For the given exercise, you have \( \cos \theta = \frac{3}{5} \). This indicates that if \( \theta \) were an angle in a right triangle, the side adjacent to \( \theta \) is 3 units long, while the hypotenuse is 5 units long. Understanding cosine is crucial because it serves as the basis for determining other trigonometric functions, like secant, as seen in the exercise.

The secant function, denoted as \( \sec \theta \), is another essential trigonometric function. It is closely related to the cosine function, as it is specifically defined as the reciprocal of the cosine function. In simple terms, secant represents how many times the cosine value fits into 1. The formula for secant is:\[ \sec \theta = \frac{1}{\cos \theta} \] Some key features of the secant function include:

• Like cosine, secant is also a periodic function with a period of \( 2\pi \).
• Since it is the reciprocal of cosine, \( \sec \theta \) is undefined wherever \( \cos \theta = 0 \), as division by zero is not possible.
• While \( \cos \theta \) ranges from -1 to 1, \( \sec \theta \) can have values greater than 1 or less than -1, depending on \( \theta \).

In the exercise, you solve for \( \sec \theta \) by taking the reciprocal of \( \cos \theta = \frac{3}{5} \), resulting in:\[ \sec \theta = \frac{1}{3/5} = \frac{5}{3} \] This calculation shows how secant expands beyond the cosine value, giving you a greater understanding of relationships in trigonometry.

Reciprocal identities are a key concept in trigonometry, helping create connections between trigonometric functions. These identities help understand the reciprocal relationships among the six trigonometric functions: sine, cosine, tangent, cosecant, secant, and cotangent. Understanding these identities aids in solving various trigonometric problems and simplifying expressions.Here's a quick overview of reciprocal identities:

• \( \csc \theta = \frac{1}{\sin \theta} \)
• \( \sec \theta = \frac{1}{\cos \theta} \)
• \( \cot \theta = \frac{1}{\tan \theta} \)
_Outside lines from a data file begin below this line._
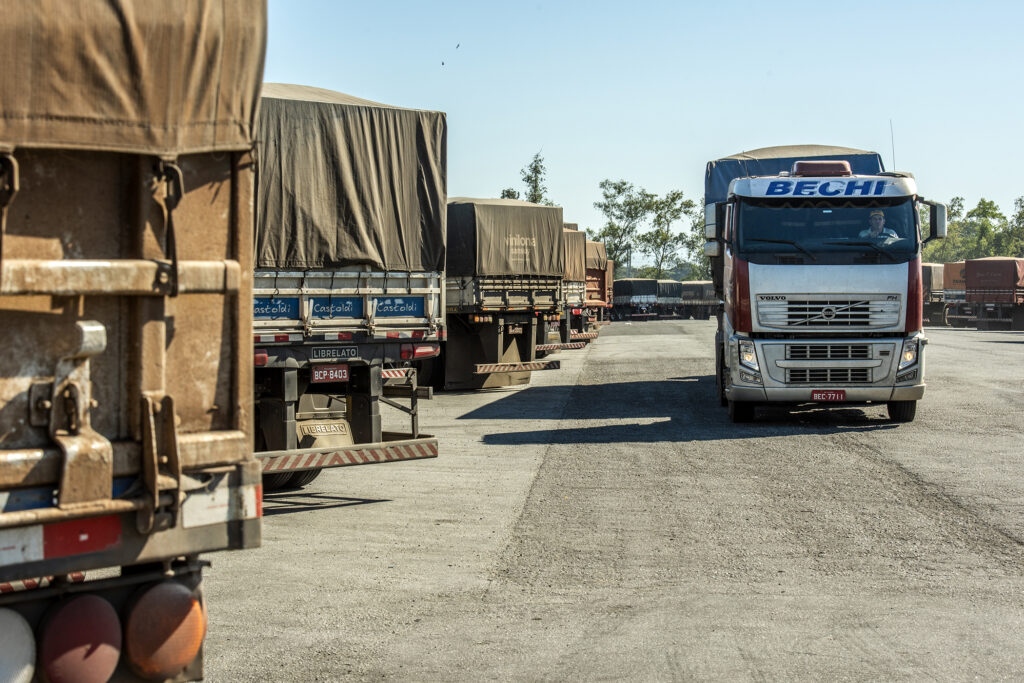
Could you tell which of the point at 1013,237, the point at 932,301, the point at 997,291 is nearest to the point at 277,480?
the point at 997,291

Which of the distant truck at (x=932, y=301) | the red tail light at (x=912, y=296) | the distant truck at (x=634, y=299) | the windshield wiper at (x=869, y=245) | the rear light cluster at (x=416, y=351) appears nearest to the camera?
the rear light cluster at (x=416, y=351)

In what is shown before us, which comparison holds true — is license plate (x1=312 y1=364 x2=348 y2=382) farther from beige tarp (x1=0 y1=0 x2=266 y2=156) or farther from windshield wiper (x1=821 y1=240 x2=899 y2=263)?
windshield wiper (x1=821 y1=240 x2=899 y2=263)

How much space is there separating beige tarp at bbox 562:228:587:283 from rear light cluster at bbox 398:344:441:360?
79.2 feet

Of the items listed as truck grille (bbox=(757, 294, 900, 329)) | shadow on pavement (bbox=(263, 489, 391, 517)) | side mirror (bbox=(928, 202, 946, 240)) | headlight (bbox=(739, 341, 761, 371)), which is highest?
side mirror (bbox=(928, 202, 946, 240))

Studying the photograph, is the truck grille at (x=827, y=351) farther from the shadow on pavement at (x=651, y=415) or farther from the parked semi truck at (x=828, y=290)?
the shadow on pavement at (x=651, y=415)

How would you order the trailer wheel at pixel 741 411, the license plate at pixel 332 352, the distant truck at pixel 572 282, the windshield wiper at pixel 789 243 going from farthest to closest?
the distant truck at pixel 572 282 → the trailer wheel at pixel 741 411 → the windshield wiper at pixel 789 243 → the license plate at pixel 332 352

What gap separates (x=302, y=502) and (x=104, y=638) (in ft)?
20.6

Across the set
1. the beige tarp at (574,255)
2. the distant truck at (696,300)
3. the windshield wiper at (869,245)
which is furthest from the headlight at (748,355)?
the distant truck at (696,300)

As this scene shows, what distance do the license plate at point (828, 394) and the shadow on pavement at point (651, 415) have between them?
41 cm

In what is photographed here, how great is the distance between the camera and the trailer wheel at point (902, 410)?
49.2 ft

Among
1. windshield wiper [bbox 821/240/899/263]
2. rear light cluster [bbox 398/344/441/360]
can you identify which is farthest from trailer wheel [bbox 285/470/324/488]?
windshield wiper [bbox 821/240/899/263]

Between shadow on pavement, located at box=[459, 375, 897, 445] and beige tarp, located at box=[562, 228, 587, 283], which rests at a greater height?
beige tarp, located at box=[562, 228, 587, 283]

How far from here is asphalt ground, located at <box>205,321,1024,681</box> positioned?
18.9 feet

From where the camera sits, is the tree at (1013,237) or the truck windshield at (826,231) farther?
the tree at (1013,237)
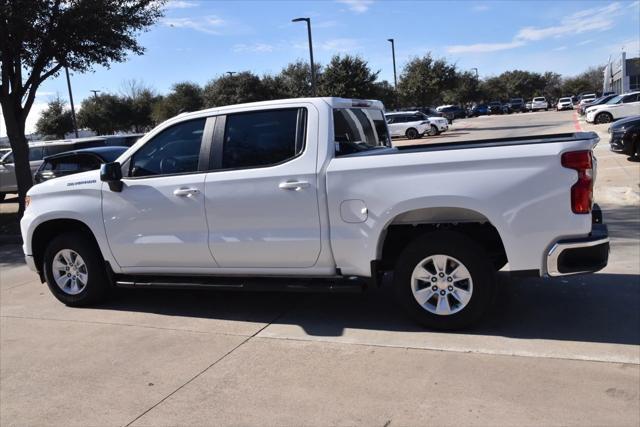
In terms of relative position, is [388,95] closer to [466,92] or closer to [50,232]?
[466,92]

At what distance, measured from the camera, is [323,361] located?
14.3 ft

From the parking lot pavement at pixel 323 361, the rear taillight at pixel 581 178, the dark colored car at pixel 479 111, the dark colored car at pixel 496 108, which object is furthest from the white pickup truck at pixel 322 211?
the dark colored car at pixel 496 108

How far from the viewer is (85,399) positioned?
3.98 metres

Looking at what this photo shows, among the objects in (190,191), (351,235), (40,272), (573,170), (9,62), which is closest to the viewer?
(573,170)

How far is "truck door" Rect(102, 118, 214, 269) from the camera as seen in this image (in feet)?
17.3

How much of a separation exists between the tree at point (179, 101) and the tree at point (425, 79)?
2083cm

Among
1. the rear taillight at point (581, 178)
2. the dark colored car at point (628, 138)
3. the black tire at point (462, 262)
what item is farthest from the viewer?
the dark colored car at point (628, 138)

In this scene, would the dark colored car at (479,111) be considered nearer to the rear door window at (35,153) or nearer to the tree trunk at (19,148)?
the rear door window at (35,153)

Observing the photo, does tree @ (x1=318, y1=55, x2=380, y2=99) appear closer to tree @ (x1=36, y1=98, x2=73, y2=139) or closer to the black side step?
tree @ (x1=36, y1=98, x2=73, y2=139)

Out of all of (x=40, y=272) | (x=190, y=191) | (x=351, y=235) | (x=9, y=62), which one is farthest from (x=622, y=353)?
(x=9, y=62)

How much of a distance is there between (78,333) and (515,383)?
155 inches

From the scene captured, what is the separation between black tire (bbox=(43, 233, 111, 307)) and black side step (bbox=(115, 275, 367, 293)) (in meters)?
0.26

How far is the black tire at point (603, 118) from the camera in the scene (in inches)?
1243

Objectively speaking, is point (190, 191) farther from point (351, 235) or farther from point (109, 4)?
point (109, 4)
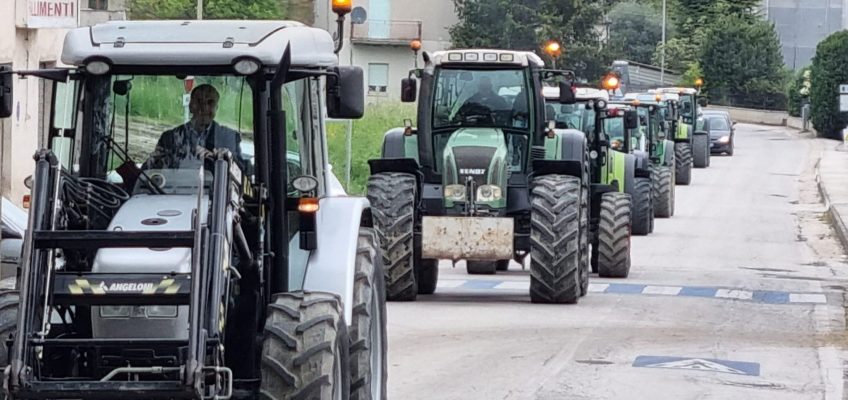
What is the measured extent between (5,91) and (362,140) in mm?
32640

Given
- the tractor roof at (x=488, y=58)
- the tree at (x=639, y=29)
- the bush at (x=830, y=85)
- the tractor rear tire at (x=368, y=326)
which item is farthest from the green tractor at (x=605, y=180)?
the tree at (x=639, y=29)

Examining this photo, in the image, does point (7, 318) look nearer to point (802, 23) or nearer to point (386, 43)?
point (386, 43)

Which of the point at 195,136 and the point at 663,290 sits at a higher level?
the point at 195,136

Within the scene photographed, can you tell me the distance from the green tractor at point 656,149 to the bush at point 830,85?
Answer: 131 ft

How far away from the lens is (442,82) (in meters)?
18.6

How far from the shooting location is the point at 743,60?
96.5 meters

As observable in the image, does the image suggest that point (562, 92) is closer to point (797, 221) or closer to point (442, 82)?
point (442, 82)

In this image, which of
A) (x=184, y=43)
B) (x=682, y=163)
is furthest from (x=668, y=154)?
(x=184, y=43)

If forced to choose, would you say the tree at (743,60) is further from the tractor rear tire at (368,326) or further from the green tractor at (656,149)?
the tractor rear tire at (368,326)

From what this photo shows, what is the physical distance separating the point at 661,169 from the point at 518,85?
624 inches

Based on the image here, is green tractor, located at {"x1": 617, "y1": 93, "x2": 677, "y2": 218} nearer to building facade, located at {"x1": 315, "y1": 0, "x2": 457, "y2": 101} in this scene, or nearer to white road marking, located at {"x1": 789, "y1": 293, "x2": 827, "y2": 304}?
white road marking, located at {"x1": 789, "y1": 293, "x2": 827, "y2": 304}

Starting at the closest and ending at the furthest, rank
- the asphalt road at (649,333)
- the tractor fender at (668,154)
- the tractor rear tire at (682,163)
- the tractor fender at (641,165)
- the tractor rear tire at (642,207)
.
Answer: the asphalt road at (649,333)
the tractor rear tire at (642,207)
the tractor fender at (641,165)
the tractor fender at (668,154)
the tractor rear tire at (682,163)

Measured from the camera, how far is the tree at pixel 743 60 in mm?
95438

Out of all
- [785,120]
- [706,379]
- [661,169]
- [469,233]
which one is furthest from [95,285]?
[785,120]
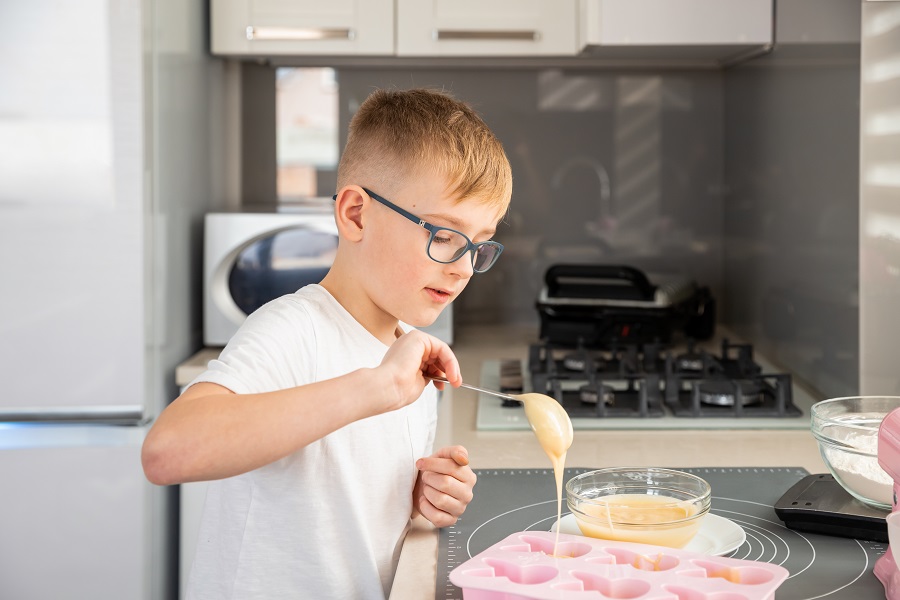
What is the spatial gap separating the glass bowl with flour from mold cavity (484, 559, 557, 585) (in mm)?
390

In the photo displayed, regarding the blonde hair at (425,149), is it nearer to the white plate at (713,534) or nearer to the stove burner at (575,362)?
the white plate at (713,534)

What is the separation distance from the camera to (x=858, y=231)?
1.60 m

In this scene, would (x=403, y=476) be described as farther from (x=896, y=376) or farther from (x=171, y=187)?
(x=171, y=187)

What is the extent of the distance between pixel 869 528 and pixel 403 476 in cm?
47

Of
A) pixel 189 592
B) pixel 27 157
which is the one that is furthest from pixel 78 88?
pixel 189 592

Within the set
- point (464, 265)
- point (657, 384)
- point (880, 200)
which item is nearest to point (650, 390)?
point (657, 384)

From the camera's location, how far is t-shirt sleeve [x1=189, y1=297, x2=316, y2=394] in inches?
34.2

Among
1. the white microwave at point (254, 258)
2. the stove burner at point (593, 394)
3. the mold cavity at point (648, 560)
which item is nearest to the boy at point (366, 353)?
the mold cavity at point (648, 560)

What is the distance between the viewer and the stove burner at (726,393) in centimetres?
163

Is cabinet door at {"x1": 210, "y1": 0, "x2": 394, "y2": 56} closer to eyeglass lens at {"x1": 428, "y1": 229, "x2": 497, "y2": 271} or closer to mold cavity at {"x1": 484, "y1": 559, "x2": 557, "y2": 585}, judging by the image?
eyeglass lens at {"x1": 428, "y1": 229, "x2": 497, "y2": 271}

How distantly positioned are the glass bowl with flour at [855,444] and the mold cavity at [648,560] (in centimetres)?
29

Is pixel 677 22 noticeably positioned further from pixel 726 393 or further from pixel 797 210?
pixel 726 393

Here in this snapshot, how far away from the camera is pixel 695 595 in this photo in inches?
29.5

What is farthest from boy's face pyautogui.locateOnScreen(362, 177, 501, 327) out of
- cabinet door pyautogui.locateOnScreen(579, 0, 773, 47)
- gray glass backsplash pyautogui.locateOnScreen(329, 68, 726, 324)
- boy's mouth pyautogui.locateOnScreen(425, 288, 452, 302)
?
gray glass backsplash pyautogui.locateOnScreen(329, 68, 726, 324)
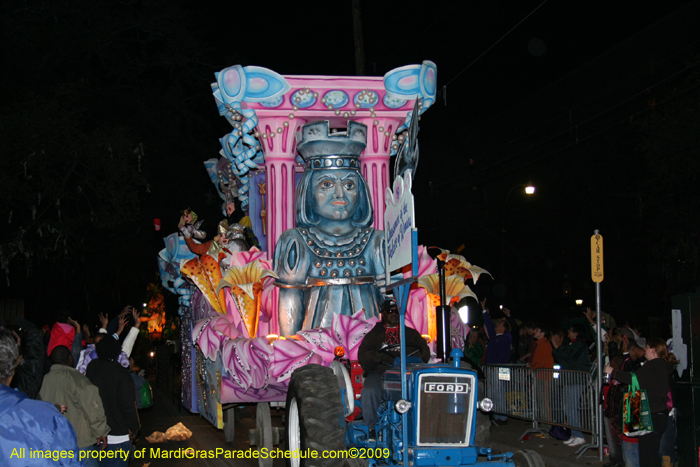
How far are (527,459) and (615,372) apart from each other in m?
2.44

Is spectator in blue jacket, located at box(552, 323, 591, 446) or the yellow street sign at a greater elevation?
the yellow street sign

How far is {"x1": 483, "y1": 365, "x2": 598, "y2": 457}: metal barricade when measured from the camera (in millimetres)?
9117

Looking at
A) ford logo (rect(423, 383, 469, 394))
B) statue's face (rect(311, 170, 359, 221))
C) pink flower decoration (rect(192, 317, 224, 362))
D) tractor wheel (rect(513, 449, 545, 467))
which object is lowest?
tractor wheel (rect(513, 449, 545, 467))

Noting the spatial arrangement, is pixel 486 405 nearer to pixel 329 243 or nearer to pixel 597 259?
pixel 597 259

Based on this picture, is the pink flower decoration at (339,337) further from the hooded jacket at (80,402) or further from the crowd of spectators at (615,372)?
the hooded jacket at (80,402)

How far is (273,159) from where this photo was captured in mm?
9297

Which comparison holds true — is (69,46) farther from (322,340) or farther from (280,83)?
(322,340)

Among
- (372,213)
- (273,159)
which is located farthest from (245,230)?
(372,213)

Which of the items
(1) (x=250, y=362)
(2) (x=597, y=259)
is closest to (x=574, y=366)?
(2) (x=597, y=259)

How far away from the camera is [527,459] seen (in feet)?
17.5

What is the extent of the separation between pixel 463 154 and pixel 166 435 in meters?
21.1

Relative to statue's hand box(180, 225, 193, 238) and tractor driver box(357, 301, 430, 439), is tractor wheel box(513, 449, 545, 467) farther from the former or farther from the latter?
statue's hand box(180, 225, 193, 238)

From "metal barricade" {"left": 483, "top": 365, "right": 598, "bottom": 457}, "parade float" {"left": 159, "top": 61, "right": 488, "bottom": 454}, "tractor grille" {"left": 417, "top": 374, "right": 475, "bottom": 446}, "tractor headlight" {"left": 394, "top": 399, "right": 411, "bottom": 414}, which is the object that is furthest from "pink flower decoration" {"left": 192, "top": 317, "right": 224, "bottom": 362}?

These identities illustrate the inverse relationships that exist between pairs of trigonometric functions. For instance, as shown in the exercise, knowing \( \cos \theta = \frac{3}{5} \) directly allows us to find \( \sec \theta = \frac{1}{\cos \theta} = \frac{5}{3} \). Reciprocal identities play an essential role in simplifying expressions and solving equations in trigonometry. By understanding and applying these identities, one can seamlessly switch between functions, clarify complex trigonometric relationships, and solve problems like those encountered in the exercise.